You know what I’m sick of? Getting told how much time I can save by “following these quick and easy steps.” Most of the time, they involve getting up earlier and putting forth extra effort the night before–neither of which I am willing to do. Who has time to get everything ready the night before when you’re still trying to catch up to your coworkers on “Orange Is The New Black” episodes? And who wants to get up earlier when you spend the whole night before watching said “OITNB” episodes? No one, that’s who. Have no fear, though, fellow rat racers. I have come up with some brilliant ways to save time, even if you’re a lazy-ass, non-morning person like me. In fact, you may even be doing some of these right now! See, you’re already on the right track to becoming a time-saving extraordinaire.
Skip The Shower
Who needs to shower when dry shampoo exists? Also, how dirty can you even get sitting in one place all day? Usually when I go to shower in the morning, I’m not really even dirty. It’s just socially expected for a person to bathe every day. Well, you know what I say to that? Fuck social norms. You don’t need to shower. Who are you trying to impress? This will save you approximately five to 10 minutes if you are male and 20 to 40 minutes if you are a female. Who wants 40 extra minutes of sleep in the morning? You do.
Wear Dirty Clothes
Laundry is such a process. There’s the color separating, cycle selecting, and manual folding labor that no one likes to do. Then, afterward, there’s always your favorite shirt shrunk to the size of a onesie. And don’t even get me started about the cost of dry cleaning. Who needs all that stress when you can just wear your clothes a second (or third, or tenth) time around?

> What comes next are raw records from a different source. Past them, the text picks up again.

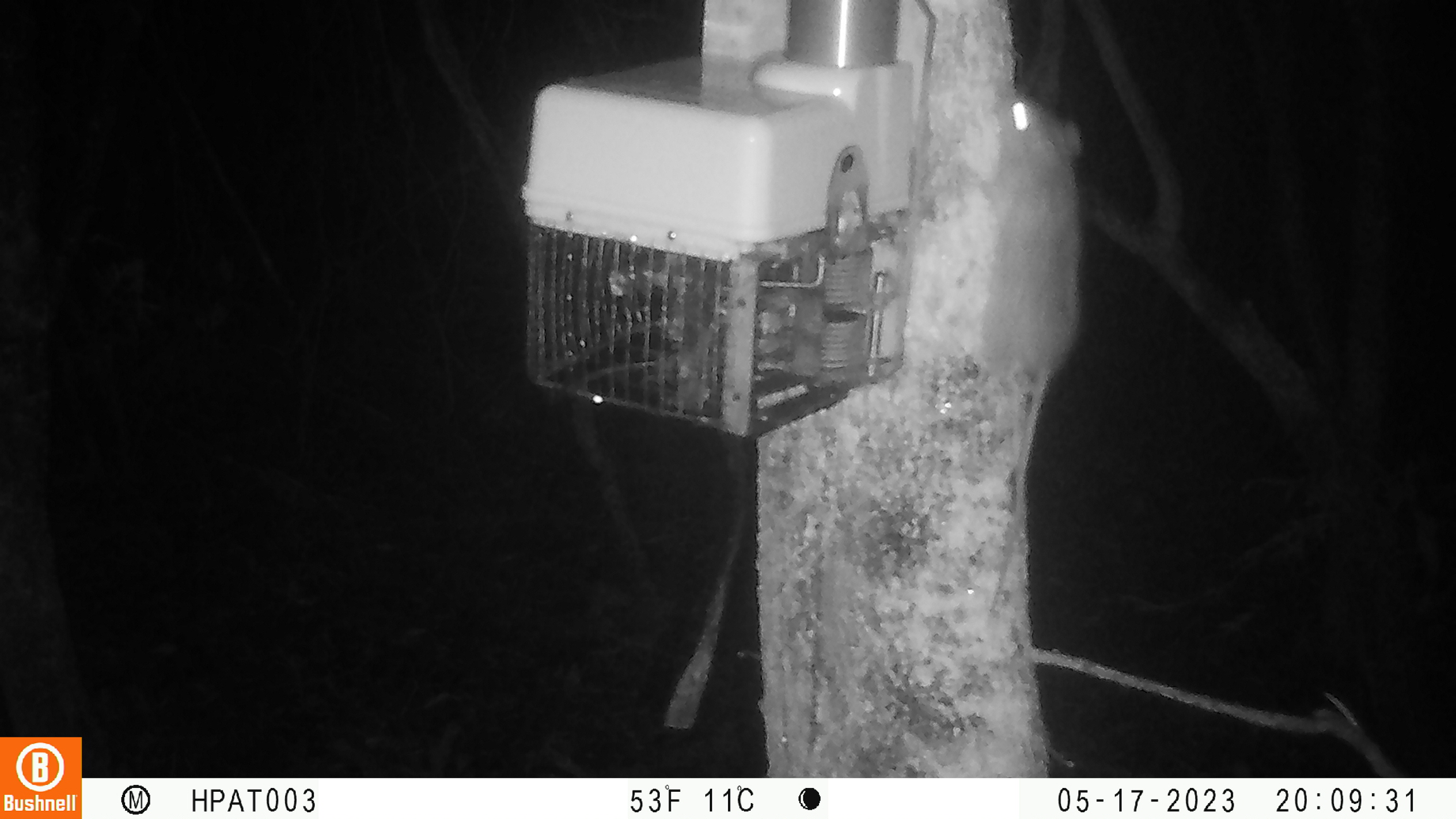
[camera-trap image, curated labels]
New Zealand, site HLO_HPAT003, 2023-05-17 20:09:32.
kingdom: Animalia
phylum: Chordata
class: Mammalia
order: Rodentia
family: Muridae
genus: Rattus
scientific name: Rattus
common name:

Finish Getting Ready In The Drive Thru
You know how long it takes to do your makeup? Approximately the same time it takes to sit in that long-ass drive thru at Starbucks. Why take an extra 10 minutes in the bathroom to curl your eyelashes and apply mascara when you can just do it while you’re waiting for that delicious venti macchiato?
Eat Out For Lunch
Packing a lunch saves so much money and it’s so much healthier and blah, blah, blah. Chipotle offers a burrito for less than $10, and guacamole is healthy, right? If you’re looking for a cheaper route, you could always go for some Taco Bell. Just make sure you have a bathroom cleared out for later. That shit ain’t right, literally.
After having to stay late at work, sitting through miles of traffic during rush hour, and fighting your way onto a treadmill to make up for that Taco Bell at lunch, you don’t have much time to even eat dinner, let alone prepare one. That’s when Lean Cuisine and all its yummy goodness comes to your rescue. What’s that you’re saying about sodium and MSG? Those don’t even really matter until you’re 50. Just heat that sucker up in the microwave, sit down, and enjoy.